_Work to complete_
Repeat the data exactly, leaving out any image.

Stored items
========

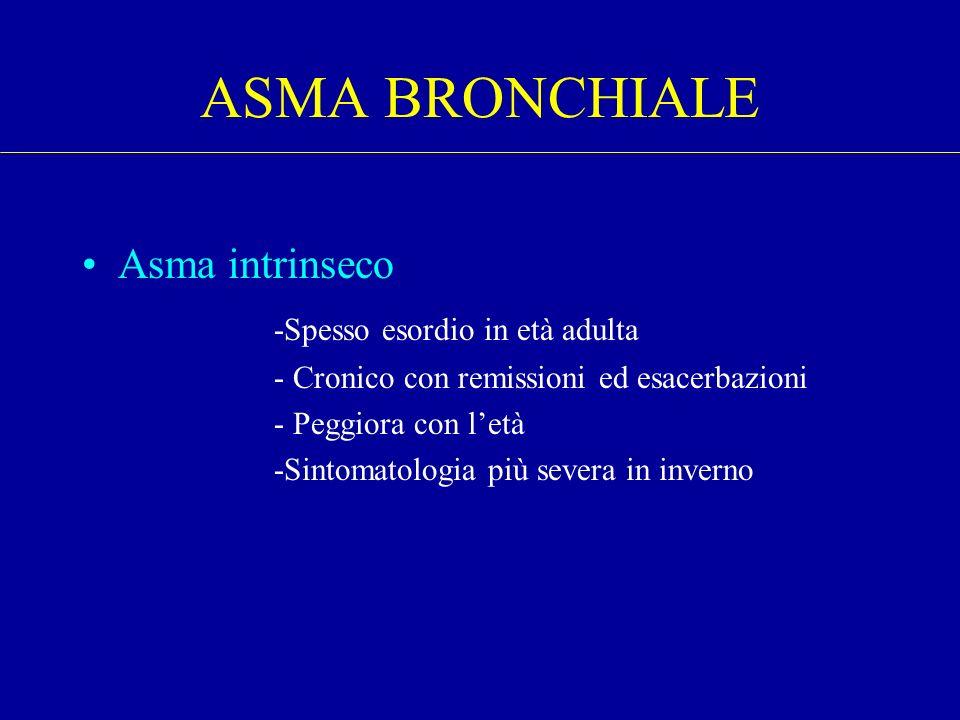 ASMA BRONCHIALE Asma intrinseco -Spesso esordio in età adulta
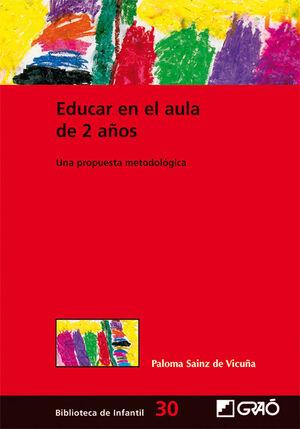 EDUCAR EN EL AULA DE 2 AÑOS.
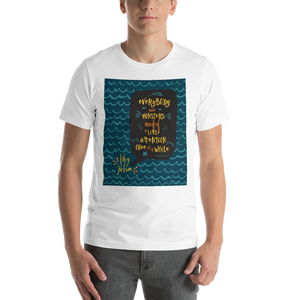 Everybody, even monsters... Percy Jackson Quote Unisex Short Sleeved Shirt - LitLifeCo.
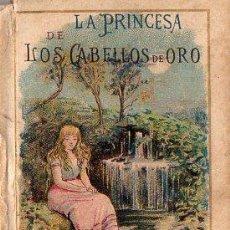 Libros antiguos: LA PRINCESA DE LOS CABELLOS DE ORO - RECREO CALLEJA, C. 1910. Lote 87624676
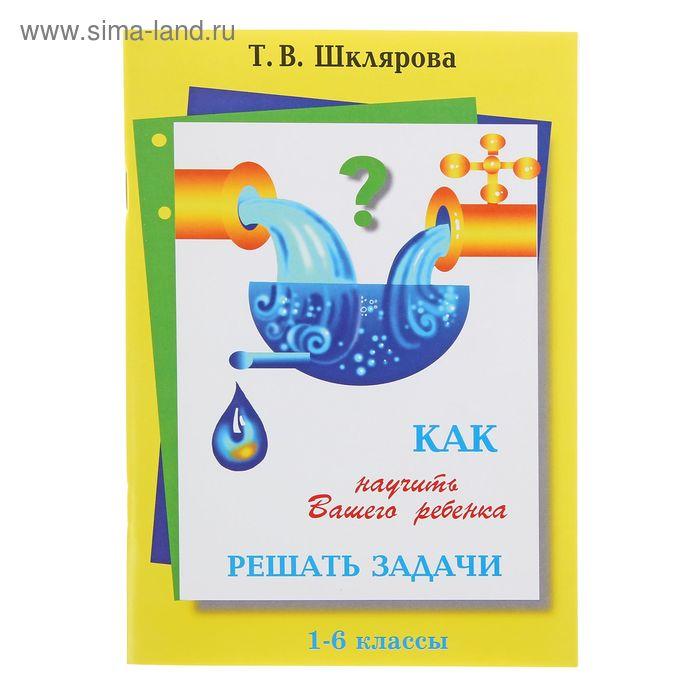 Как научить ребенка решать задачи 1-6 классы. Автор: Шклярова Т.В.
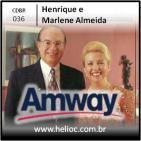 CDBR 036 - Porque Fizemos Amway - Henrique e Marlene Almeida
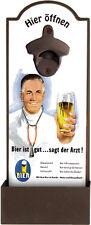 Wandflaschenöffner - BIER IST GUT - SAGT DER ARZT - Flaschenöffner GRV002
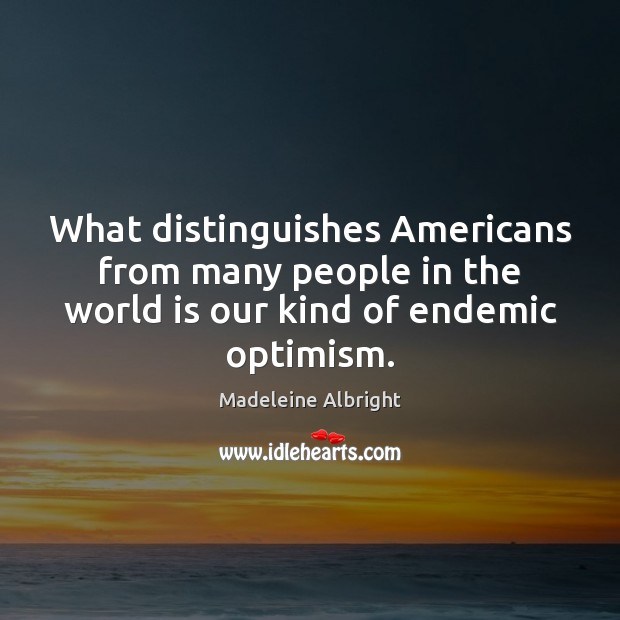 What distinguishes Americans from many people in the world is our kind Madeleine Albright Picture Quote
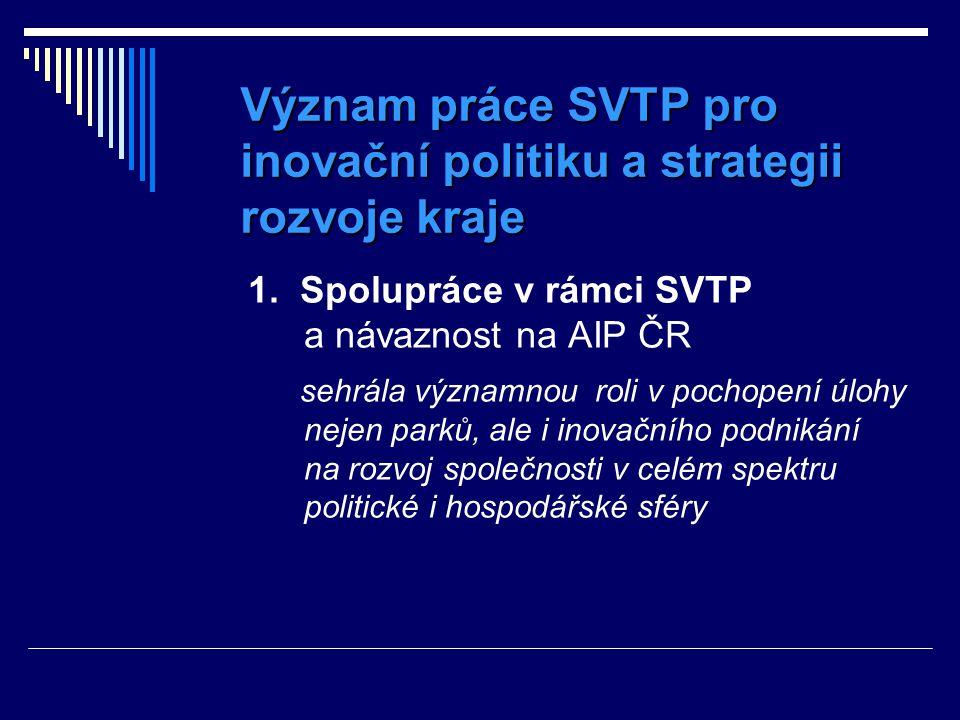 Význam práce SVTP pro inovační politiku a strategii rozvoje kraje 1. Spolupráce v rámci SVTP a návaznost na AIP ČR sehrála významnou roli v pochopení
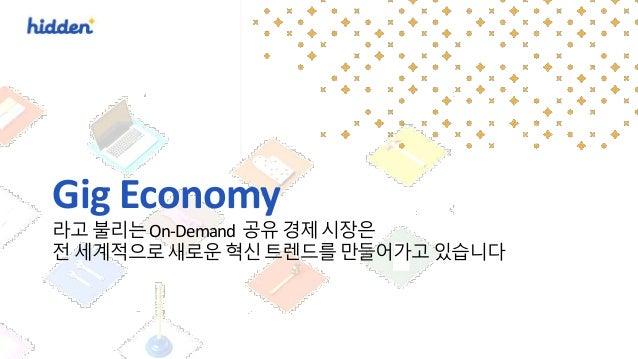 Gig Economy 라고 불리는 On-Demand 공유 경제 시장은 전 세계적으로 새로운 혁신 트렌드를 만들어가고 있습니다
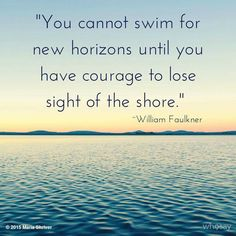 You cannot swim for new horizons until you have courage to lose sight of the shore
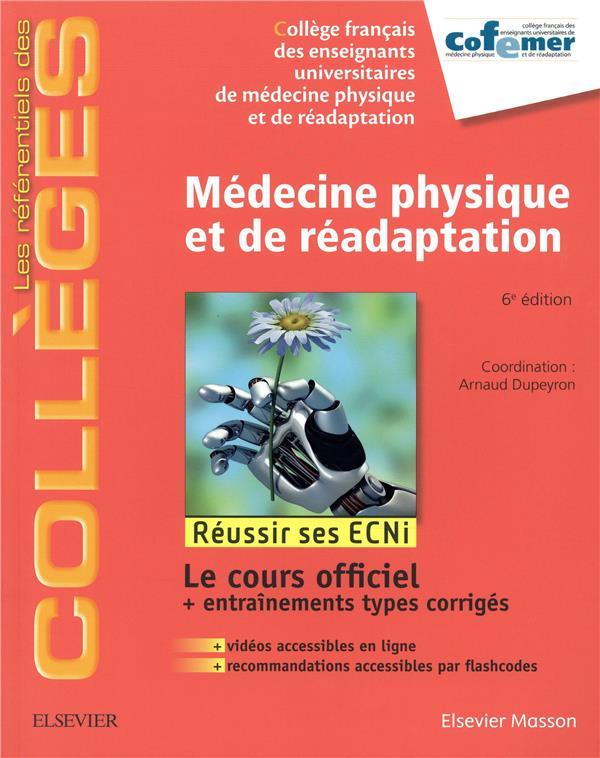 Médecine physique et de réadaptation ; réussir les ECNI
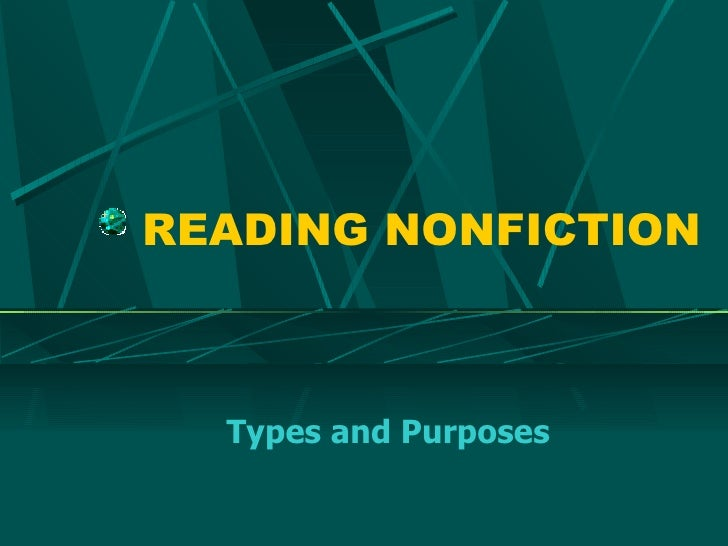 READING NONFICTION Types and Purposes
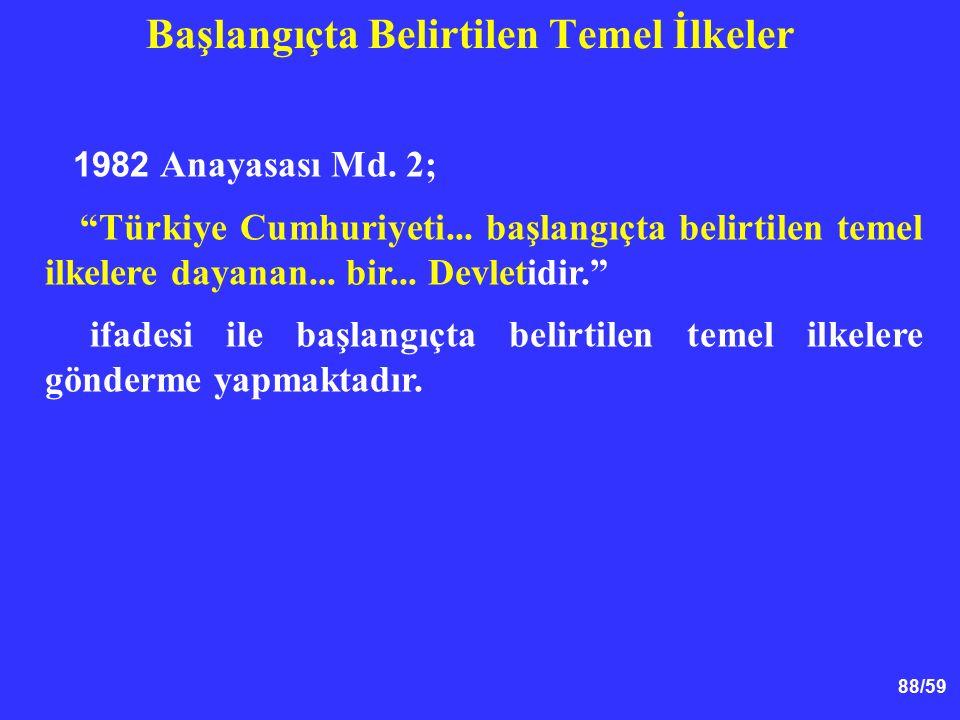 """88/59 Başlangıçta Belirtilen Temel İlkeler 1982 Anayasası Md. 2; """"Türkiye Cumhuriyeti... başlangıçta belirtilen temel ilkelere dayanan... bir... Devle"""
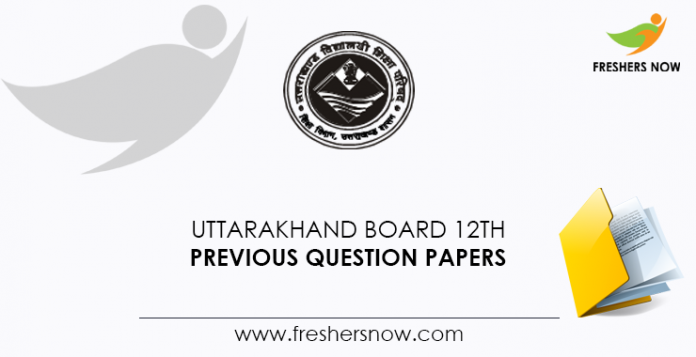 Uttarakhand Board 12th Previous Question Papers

========

_Answer_
 ASMA BRONCHIALE Asma intrinseco -Spesso esordio in età adulta
 EDUCAR EN EL AULA DE 2 AÑOS.
 Everybody, even monsters... Percy Jackson Quote Unisex Short Sleeved Shirt - LitLifeCo.
 Libros antiguos: LA PRINCESA DE LOS CABELLOS DE ORO - RECREO CALLEJA, C. 1910. Lote 87624676
 Как научить ребенка решать задачи 1-6 классы. Автор: Шклярова Т.В.
 CDBR 036 - Porque Fizemos Amway - Henrique e Marlene Almeida
 Wandflaschenöffner - BIER IST GUT - SAGT DER ARZT - Flaschenöffner GRV002
 What distinguishes Americans from many people in the world is our kind Madeleine Albright Picture Quote
 Význam práce SVTP pro inovační politiku a strategii rozvoje kraje 1. Spolupráce v rámci SVTP a návaznost na AIP ČR sehrála významnou roli v pochopení
 Gig Economy 라고 불리는 On-Demand 공유 경제 시장은 전 세계적으로 새로운 혁신 트렌드를 만들어가고 있습니다
 You cannot swim for new horizons until you have courage to lose sight of the shore
 Médecine physique et de réadaptation ; réussir les ECNI
 READING NONFICTION Types and Purposes
 """88/59 Başlangıçta Belirtilen Temel İlkeler 1982 Anayasası Md. 2; """"Türkiye Cumhuriyeti... başlangıçta belirtilen temel ilkelere dayanan... bir... Devle"""
 Uttarakhand Board 12th Previous Question Papers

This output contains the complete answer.